Image and question listing
---------------

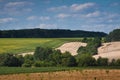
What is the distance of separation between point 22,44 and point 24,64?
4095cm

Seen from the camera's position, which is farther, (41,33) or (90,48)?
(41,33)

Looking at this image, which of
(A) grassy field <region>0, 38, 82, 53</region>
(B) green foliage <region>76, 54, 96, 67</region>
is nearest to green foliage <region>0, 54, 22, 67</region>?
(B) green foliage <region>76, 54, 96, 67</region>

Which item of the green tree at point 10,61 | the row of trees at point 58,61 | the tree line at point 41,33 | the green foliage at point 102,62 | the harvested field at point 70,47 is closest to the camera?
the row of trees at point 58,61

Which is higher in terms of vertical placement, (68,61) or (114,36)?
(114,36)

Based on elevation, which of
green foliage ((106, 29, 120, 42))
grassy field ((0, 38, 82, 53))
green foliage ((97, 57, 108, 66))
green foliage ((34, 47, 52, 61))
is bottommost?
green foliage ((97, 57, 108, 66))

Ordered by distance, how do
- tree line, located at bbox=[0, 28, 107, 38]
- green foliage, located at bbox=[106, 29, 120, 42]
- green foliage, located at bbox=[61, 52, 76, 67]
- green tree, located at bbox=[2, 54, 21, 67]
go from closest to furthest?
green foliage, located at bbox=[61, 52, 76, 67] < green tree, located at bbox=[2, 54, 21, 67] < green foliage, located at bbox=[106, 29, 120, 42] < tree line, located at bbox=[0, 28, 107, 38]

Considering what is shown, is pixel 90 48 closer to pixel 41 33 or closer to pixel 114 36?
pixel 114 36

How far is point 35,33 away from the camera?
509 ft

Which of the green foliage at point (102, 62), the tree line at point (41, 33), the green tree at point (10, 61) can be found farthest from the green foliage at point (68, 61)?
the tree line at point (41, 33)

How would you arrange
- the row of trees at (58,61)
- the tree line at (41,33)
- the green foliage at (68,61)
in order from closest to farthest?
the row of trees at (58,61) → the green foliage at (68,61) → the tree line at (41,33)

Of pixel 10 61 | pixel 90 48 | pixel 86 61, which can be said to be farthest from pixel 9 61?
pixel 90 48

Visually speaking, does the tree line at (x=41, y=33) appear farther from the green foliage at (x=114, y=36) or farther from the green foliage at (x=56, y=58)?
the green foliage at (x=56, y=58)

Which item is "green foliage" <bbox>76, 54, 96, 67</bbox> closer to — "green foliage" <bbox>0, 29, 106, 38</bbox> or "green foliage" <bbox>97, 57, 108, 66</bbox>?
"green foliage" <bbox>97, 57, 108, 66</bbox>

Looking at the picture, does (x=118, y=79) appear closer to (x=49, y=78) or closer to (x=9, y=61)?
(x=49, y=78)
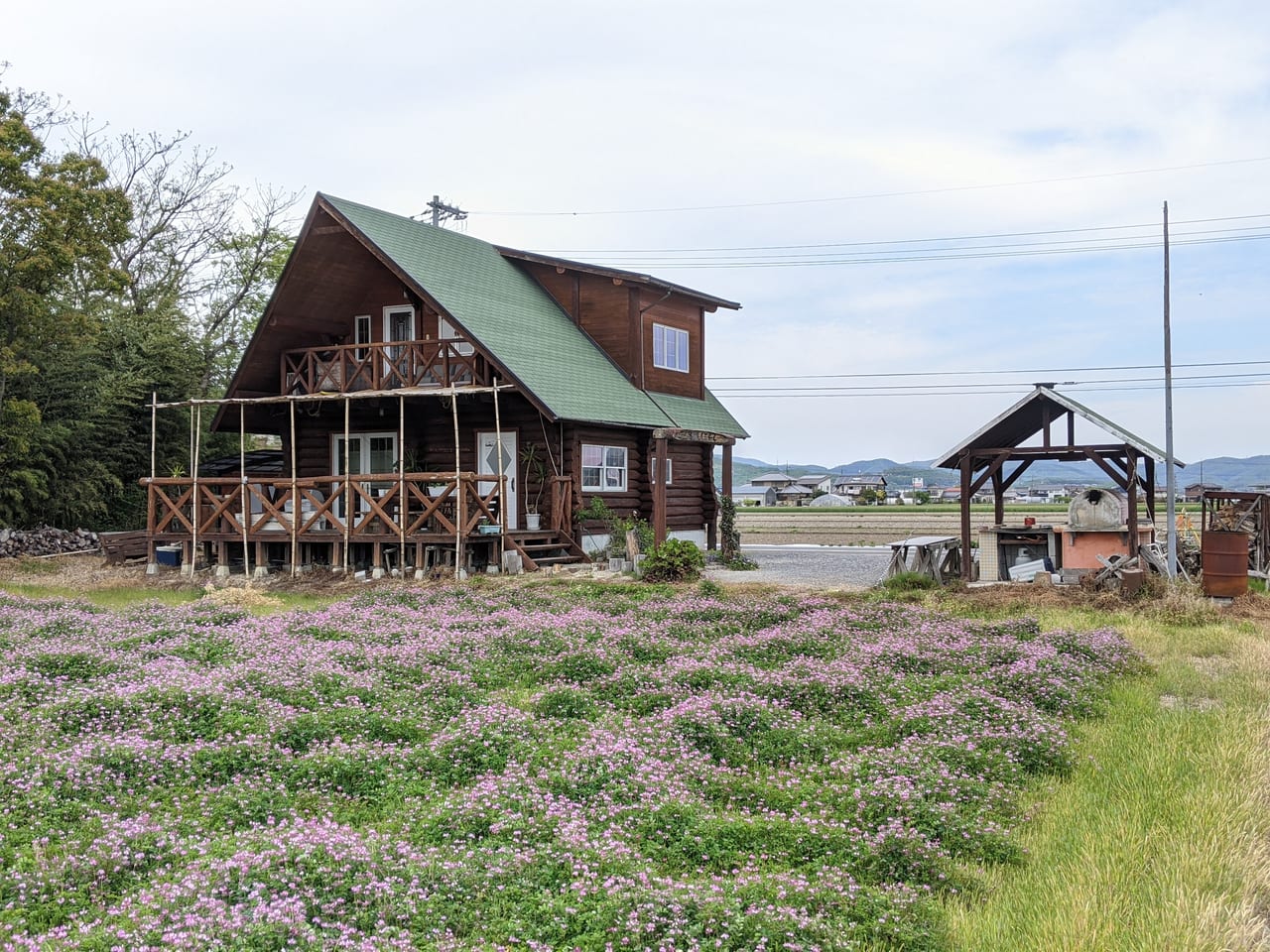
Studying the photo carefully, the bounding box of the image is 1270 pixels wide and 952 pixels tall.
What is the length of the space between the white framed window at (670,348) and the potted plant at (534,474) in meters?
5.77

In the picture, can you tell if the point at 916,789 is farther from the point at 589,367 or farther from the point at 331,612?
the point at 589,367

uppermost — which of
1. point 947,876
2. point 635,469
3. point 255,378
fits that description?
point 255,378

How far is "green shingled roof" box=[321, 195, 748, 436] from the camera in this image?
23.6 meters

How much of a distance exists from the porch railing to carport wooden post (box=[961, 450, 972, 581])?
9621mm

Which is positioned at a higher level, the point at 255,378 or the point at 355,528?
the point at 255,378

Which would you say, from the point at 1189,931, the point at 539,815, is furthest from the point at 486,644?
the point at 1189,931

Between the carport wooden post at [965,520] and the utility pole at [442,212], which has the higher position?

---------------

[TASK STATEMENT]: Reproduce every line of the listing, substituting "meadow" for each occurrence of "grassy field" and changing nothing else. Omit the picture markers from your answer.

[SOLUTION FOR THIS PROBLEM]:
What is the distance of separation between point 22,44 and point 24,64?
4095cm

Seen from the camera's position, which is farther, (41,33) or (90,48)?
(41,33)

Looking at this image, which of
(A) meadow <region>0, 38, 82, 53</region>
(B) green foliage <region>76, 54, 96, 67</region>
is nearest to green foliage <region>0, 54, 22, 67</region>?
(B) green foliage <region>76, 54, 96, 67</region>

Which item of the green tree at point 10,61 | the row of trees at point 58,61 | the tree line at point 41,33 | the green foliage at point 102,62 | the harvested field at point 70,47 is closest to the camera?
the row of trees at point 58,61

Which is higher in terms of vertical placement, (68,61) or (114,36)?
(114,36)

Based on elevation, which of
green foliage ((106, 29, 120, 42))
meadow ((0, 38, 82, 53))
green foliage ((97, 57, 108, 66))
green foliage ((34, 47, 52, 61))
is bottommost?
green foliage ((97, 57, 108, 66))

Ordered by distance, how do
- tree line, located at bbox=[0, 28, 107, 38]
- green foliage, located at bbox=[106, 29, 120, 42]
- green foliage, located at bbox=[61, 52, 76, 67]
- green tree, located at bbox=[2, 54, 21, 67]
go from closest to furthest?
green foliage, located at bbox=[61, 52, 76, 67] < green tree, located at bbox=[2, 54, 21, 67] < green foliage, located at bbox=[106, 29, 120, 42] < tree line, located at bbox=[0, 28, 107, 38]

Considering what is shown, is pixel 90 48 closer to pixel 41 33 or closer to pixel 114 36?
pixel 114 36

How far is point 35,33 away from the camera?
509 ft

Which of the green foliage at point (102, 62), the tree line at point (41, 33), the green tree at point (10, 61) can be found farthest from the green foliage at point (68, 61)?
the tree line at point (41, 33)

How would you arrange
- the row of trees at (58,61)
- the tree line at (41,33)
- the green foliage at (68,61)
in order from closest to farthest?
the row of trees at (58,61) → the green foliage at (68,61) → the tree line at (41,33)

Of pixel 10 61 | pixel 90 48 | pixel 86 61, which can be said to be farthest from pixel 9 61?
pixel 90 48

Visually speaking, does the tree line at (x=41, y=33) appear farther from the green foliage at (x=114, y=36) or farther from the green foliage at (x=56, y=58)?
the green foliage at (x=56, y=58)

Which item is "green foliage" <bbox>76, 54, 96, 67</bbox> closer to — "green foliage" <bbox>0, 29, 106, 38</bbox> or "green foliage" <bbox>97, 57, 108, 66</bbox>?
"green foliage" <bbox>97, 57, 108, 66</bbox>

Looking at the picture, does (x=118, y=79) appear closer to (x=49, y=78) or closer to (x=9, y=61)?
(x=49, y=78)
Studying the photo carefully, the bounding box of the image is 1270 pixels wide and 952 pixels tall.
What is the length of the space between the white framed window at (670,348) and the potted plant at (534,474) in meters?
5.77

In the picture, can you tell if the point at 916,789 is farther from the point at 589,367 or farther from the point at 331,612?
the point at 589,367

uppermost — which of
1. point 947,876
2. point 635,469
3. point 255,378
fits that description?
point 255,378

How far is "green shingled roof" box=[321, 195, 748, 436] from the camera in this image?
23.6 meters

How much of a distance exists from the porch railing to carport wooden post (box=[961, 450, 972, 581])?
9621mm

Which is positioned at a higher level, the point at 255,378 or the point at 355,528?
the point at 255,378

Which would you say, from the point at 1189,931, the point at 539,815, is furthest from the point at 486,644?
the point at 1189,931

Between the carport wooden post at [965,520] and the utility pole at [442,212], which has the higher position?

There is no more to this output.